【発明が解決しようとする課題】
【0014】
この問題を改善するために、本出願人は、高密度の金属ビーズを含むゾル‐ゲルコーティングを備える調理器具の製造方法を開発した。これにおいて、ゾル‐ゲルコーティング組成物の粘度は、セルロースを加えることによる合成の間に改良される。そして、その配合は、金属アルコキシド前駆体の加水分解‐縮合相の間に発生したアルコールを、グリコールのようなより重い溶媒に置き換えることによって、スクリーン印刷の付加に適する。
【0015】
粘度の増加は、高密度のビーズ(例えば金属製のビーズ)の組み込みを可能にする。なぜならば、粘度の増加は、ゾル‐ゲル組成物の懸濁液中にビーズを保持させ、ゾル‐ゲルコーティング中でのビーズの沈殿を減速し、または停止させることさえも可能にするからである。

■ **課題 a**: レコードのうち、「Examine the scene shown above. Identify all traffic」を含む行から最後の行までを、両端の行も含めて、1行を1つの文字列とするJSONリストに変換してもらえますか？空行は入れないでください。
本文とレコードは互いに無関係です。

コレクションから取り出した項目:
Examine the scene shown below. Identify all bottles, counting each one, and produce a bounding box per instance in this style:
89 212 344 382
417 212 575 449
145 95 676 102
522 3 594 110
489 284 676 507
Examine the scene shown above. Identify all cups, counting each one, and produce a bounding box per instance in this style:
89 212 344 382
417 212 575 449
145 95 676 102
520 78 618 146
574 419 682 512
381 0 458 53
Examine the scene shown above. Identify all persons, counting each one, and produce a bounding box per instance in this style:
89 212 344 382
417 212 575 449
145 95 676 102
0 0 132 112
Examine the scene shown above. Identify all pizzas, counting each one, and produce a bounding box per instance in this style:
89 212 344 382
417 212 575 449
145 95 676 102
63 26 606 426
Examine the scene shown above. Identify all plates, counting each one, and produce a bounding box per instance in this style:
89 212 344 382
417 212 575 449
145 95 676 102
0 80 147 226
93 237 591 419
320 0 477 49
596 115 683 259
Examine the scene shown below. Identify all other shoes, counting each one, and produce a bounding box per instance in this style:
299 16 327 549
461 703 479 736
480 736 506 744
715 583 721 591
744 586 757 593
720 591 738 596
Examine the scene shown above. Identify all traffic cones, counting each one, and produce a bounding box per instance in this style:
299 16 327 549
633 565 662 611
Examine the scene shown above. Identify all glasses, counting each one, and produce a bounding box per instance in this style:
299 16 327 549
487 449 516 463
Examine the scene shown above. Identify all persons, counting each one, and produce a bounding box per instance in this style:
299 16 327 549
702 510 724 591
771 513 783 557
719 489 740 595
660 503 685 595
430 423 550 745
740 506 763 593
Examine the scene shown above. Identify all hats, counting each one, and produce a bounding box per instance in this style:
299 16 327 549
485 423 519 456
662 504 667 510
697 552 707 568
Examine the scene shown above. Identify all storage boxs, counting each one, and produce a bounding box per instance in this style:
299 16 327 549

■ **課題 b**: 調理器具のゾル‐ゲルコーティングに関する本文を、一字一句変えずにもう一度そのまま書き出してもらえますか？

■ **解答 a**:
[
  "Examine the scene shown above. Identify all traffic cones, counting each one, and produce a bounding box per instance in this style:",
  "299 16 327 549",
  "633 565 662 611",
  "Examine the scene shown above. Identify all glasses, counting each one, and produce a bounding box per instance in this style:",
  "299 16 327 549",
  "487 449 516 463",
  "Examine the scene shown above. Identify all persons, counting each one, and produce a bounding box per instance in this style:",
  "299 16 327 549",
  "702 510 724 591",
  "771 513 783 557",
  "719 489 740 595",
  "660 503 685 595",
  "430 423 550 745",
  "740 506 763 593",
  "Examine the scene shown above. Identify all hats, counting each one, and produce a bounding box per instance in this style:",
  "299 16 327 549",
  "485 423 519 456",
  "662 504 667 510",
  "697 552 707 568",
  "Examine the scene shown above. Identify all storage boxs, counting each one, and produce a bounding box per instance in this style:",
  "299 16 327 549"
]

■ **解答 b**:
【発明が解決しようとする課題】
【0014】
この問題を改善するために、本出願人は、高密度の金属ビーズを含むゾル‐ゲルコーティングを備える調理器具の製造方法を開発した。これにおいて、ゾル‐ゲルコーティング組成物の粘度は、セルロースを加えることによる合成の間に改良される。そして、その配合は、金属アルコキシド前駆体の加水分解‐縮合相の間に発生したアルコールを、グリコールのようなより重い溶媒に置き換えることによって、スクリーン印刷の付加に適する。
【0015】
粘度の増加は、高密度のビーズ(例えば金属製のビーズ)の組み込みを可能にする。なぜならば、粘度の増加は、ゾル‐ゲル組成物の懸濁液中にビーズを保持させ、ゾル‐ゲルコーティング中でのビーズの沈殿を減速し、または停止させることさえも可能にするからである。